' Should Smart Personal Assistants Ever Report Your Conversations? | MTTLR

Should Smart Personal Assistants Ever Report Your Conversations?

The rise of smart home devices and personal assistants such as Amazon’s Echo, Google’s Home, and Apple’s Siri has also led to an increased wariness about these devices listening to private conversations. These fears are not unfounded: according to the Echo’s privacy policy, the device “processes and retains audio, interactions, and other data in the cloud.” Consumers can find warnings about the privacy implications of the Echo they unwrapped on Christmas morning all over the Internet.

Privacy horror stories regarding smart home device recordings are everywhere. Some of the patents that companies have filed for are illustrative. Amazon owns a patent to recommend cough drops and soup to those who sound sick while speaking to their Echo. Recordings of a criminal defendant from the Echo are being used to prosecute him. An Echo device secretly recorded and sent a clip of a couple’s conversation to someone in their contacts.

These examples are enough to make anyone concerned about what the device that they bring into their home might be hearing and what it might be using that information for. Users are concerned not just that companies are retaining the data collected by the devices to more effectively market their own products, but also that the data is being sold to third parties. Further, the threat of the government accessing this information adds a dystopian Big Brother element.

However, the overwhelming backlash to the sharing of data from smart personal assistants comes into conflict with the reaction to a recent news story. Earlier this month, a 13-year-old Indiana boy was detained by police after he posted a screenshot of a response from Apple’s Siri. The boy told Siri “I am going to shoot up a school,” to which Siri helpfully responded with a list of schools in the area. Though the boy claimed the post was a joke and the police found that he did not have access to weapons, the thought that a smart personal assistant was ready and willing to help with this request is obviously troubling.

# [INPUT DATA]
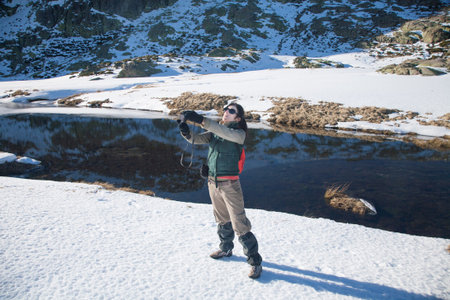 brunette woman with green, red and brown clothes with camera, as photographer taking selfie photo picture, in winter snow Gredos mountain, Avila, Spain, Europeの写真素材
==
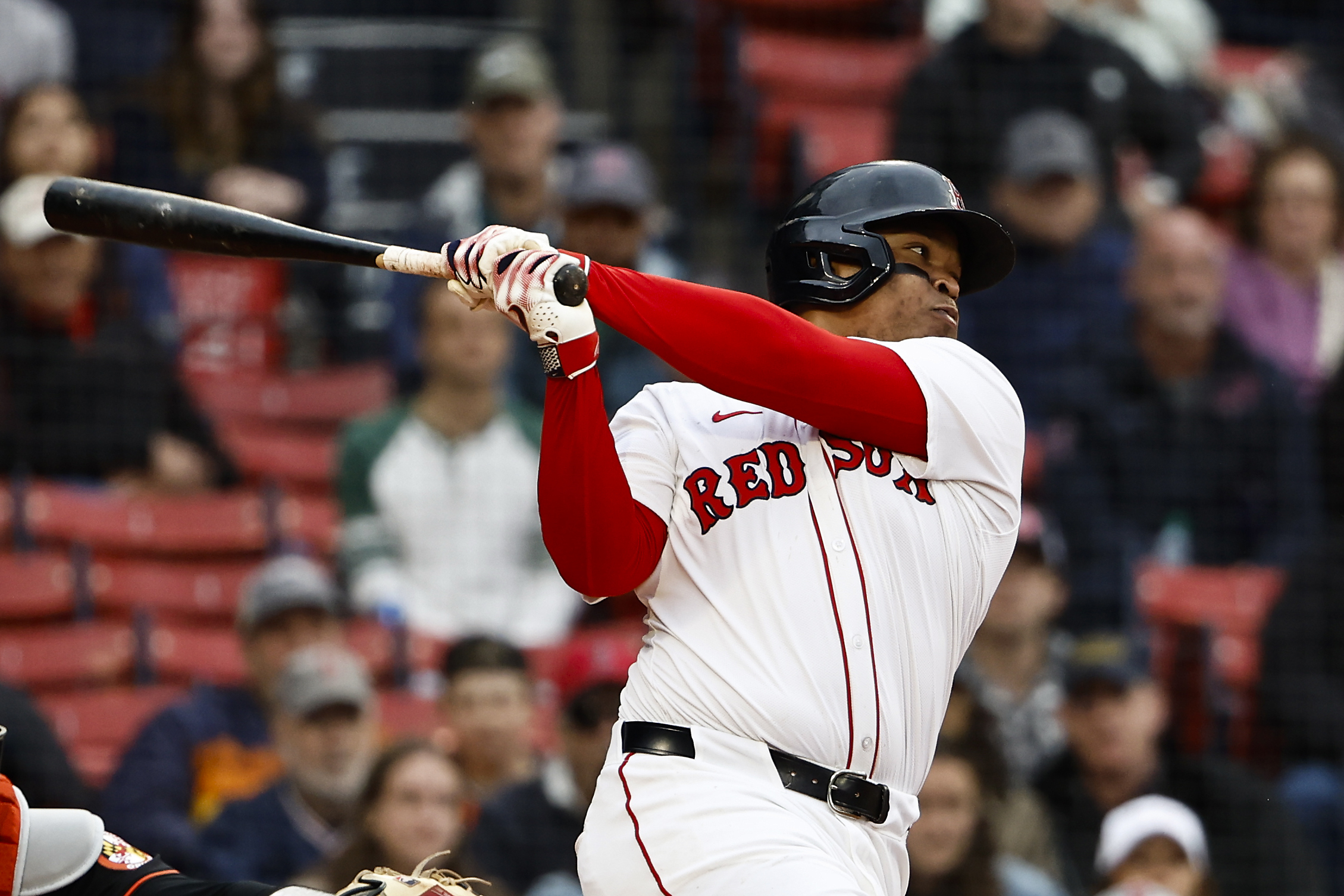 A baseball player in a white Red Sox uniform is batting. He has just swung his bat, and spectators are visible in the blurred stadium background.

# [WHAT THE EXERCISE ASKS]
Print the passage about smart personal assistants and privacy word for word between "The rise of" and "over the Internet.", inclusive.

# [TASK SOLUTION]
The rise of smart home devices and personal assistants such as Amazon’s Echo, Google’s Home, and Apple’s Siri has also led to an increased wariness about these devices listening to private conversations. These fears are not unfounded: according to the Echo’s privacy policy, the device “processes and retains audio, interactions, and other data in the cloud.” Consumers can find warnings about the privacy implications of the Echo they unwrapped on Christmas morning all over the Internet.